# Exercise directions
Reproduce every item below word for word, with each line and line break unchanged.

↓↓↓

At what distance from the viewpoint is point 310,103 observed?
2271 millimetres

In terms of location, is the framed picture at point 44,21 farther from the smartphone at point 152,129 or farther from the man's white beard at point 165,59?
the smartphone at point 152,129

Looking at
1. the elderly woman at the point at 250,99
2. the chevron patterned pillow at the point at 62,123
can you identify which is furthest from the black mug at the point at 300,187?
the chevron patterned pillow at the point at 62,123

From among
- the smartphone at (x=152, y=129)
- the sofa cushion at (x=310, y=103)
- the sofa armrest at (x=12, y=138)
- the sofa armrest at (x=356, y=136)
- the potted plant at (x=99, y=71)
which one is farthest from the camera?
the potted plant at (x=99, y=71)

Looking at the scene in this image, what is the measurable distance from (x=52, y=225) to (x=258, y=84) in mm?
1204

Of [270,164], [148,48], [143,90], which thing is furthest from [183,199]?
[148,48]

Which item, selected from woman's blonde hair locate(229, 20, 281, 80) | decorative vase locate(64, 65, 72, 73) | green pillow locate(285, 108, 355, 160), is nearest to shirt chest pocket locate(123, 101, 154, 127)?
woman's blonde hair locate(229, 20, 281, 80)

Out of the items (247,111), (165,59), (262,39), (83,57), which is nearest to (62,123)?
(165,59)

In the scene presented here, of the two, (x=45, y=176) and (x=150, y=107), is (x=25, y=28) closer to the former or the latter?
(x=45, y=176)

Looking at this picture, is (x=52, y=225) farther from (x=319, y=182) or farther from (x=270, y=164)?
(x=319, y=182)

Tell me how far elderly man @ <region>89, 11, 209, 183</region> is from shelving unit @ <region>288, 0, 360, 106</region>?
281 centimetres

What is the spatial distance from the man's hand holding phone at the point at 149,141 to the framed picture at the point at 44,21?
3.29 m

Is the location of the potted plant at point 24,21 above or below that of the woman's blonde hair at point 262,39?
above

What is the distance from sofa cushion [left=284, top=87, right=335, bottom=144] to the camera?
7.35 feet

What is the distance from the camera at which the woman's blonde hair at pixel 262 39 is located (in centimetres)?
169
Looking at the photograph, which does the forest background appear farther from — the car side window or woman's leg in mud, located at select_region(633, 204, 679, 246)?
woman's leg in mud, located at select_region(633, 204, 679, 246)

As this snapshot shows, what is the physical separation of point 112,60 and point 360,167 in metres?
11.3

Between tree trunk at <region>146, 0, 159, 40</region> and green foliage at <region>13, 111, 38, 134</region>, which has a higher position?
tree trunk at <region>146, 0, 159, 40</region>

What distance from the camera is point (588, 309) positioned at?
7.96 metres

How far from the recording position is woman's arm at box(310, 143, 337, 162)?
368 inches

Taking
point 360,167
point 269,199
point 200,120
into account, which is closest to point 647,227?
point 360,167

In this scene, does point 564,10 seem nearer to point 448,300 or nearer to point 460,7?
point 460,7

↑↑↑

# Response
At what distance from the viewpoint is point 310,103 observed?
2271 millimetres

In terms of location, is the framed picture at point 44,21 farther from the smartphone at point 152,129 or farther from the man's white beard at point 165,59?
the smartphone at point 152,129

Looking at
1. the elderly woman at the point at 250,99
2. the chevron patterned pillow at the point at 62,123
can you identify which is furthest from the black mug at the point at 300,187?
the chevron patterned pillow at the point at 62,123

From among
- the smartphone at (x=152, y=129)
- the sofa cushion at (x=310, y=103)
- the sofa armrest at (x=12, y=138)
- the sofa armrest at (x=356, y=136)
- the potted plant at (x=99, y=71)
which one is farthest from the camera?
the potted plant at (x=99, y=71)

Looking at the scene in this image, what is the measurable distance from (x=52, y=225) to (x=258, y=84) in mm?
1204

Of [270,164], [148,48], [143,90], which thing is furthest from [183,199]?
[148,48]

Which item, selected from woman's blonde hair locate(229, 20, 281, 80) | decorative vase locate(64, 65, 72, 73) | green pillow locate(285, 108, 355, 160), is nearest to shirt chest pocket locate(123, 101, 154, 127)?
woman's blonde hair locate(229, 20, 281, 80)

Out of the items (247,111), (165,59), (262,39), (83,57), which is nearest to (62,123)?
(165,59)

In the scene presented here, of the two, (x=45, y=176) and (x=150, y=107), is (x=25, y=28) closer to the former or the latter?
(x=45, y=176)

Looking at this picture, is (x=52, y=225) farther from (x=319, y=182) or farther from (x=270, y=164)?
(x=319, y=182)

Tell me how far elderly man @ <region>89, 11, 209, 183</region> is from shelving unit @ <region>288, 0, 360, 106</region>?
281 centimetres

What is the spatial distance from the man's hand holding phone at the point at 149,141 to the framed picture at the point at 44,21?
3.29 m

Is the location of the potted plant at point 24,21 above or below that of the woman's blonde hair at point 262,39?
above

What is the distance from sofa cushion [left=284, top=87, right=335, bottom=144] to the camera?
7.35 feet

What is the distance from the camera at which the woman's blonde hair at pixel 262 39 is located (in centimetres)?
169
Looking at the photograph, which does the forest background appear farther from — the car side window or woman's leg in mud, located at select_region(633, 204, 679, 246)?
woman's leg in mud, located at select_region(633, 204, 679, 246)

As this snapshot shows, what is the physical separation of point 112,60 and point 360,167 in metres?
11.3

Between tree trunk at <region>146, 0, 159, 40</region> and green foliage at <region>13, 111, 38, 134</region>, which has a higher position?
tree trunk at <region>146, 0, 159, 40</region>

What distance from the camera is point (588, 309) positioned at?
7.96 metres

How far from the recording position is woman's arm at box(310, 143, 337, 162)?
368 inches

Taking
point 360,167
point 269,199
point 200,120
into account, which is closest to point 647,227?
point 360,167

In this scene, does point 564,10 seem nearer to point 448,300 or nearer to point 460,7?
point 460,7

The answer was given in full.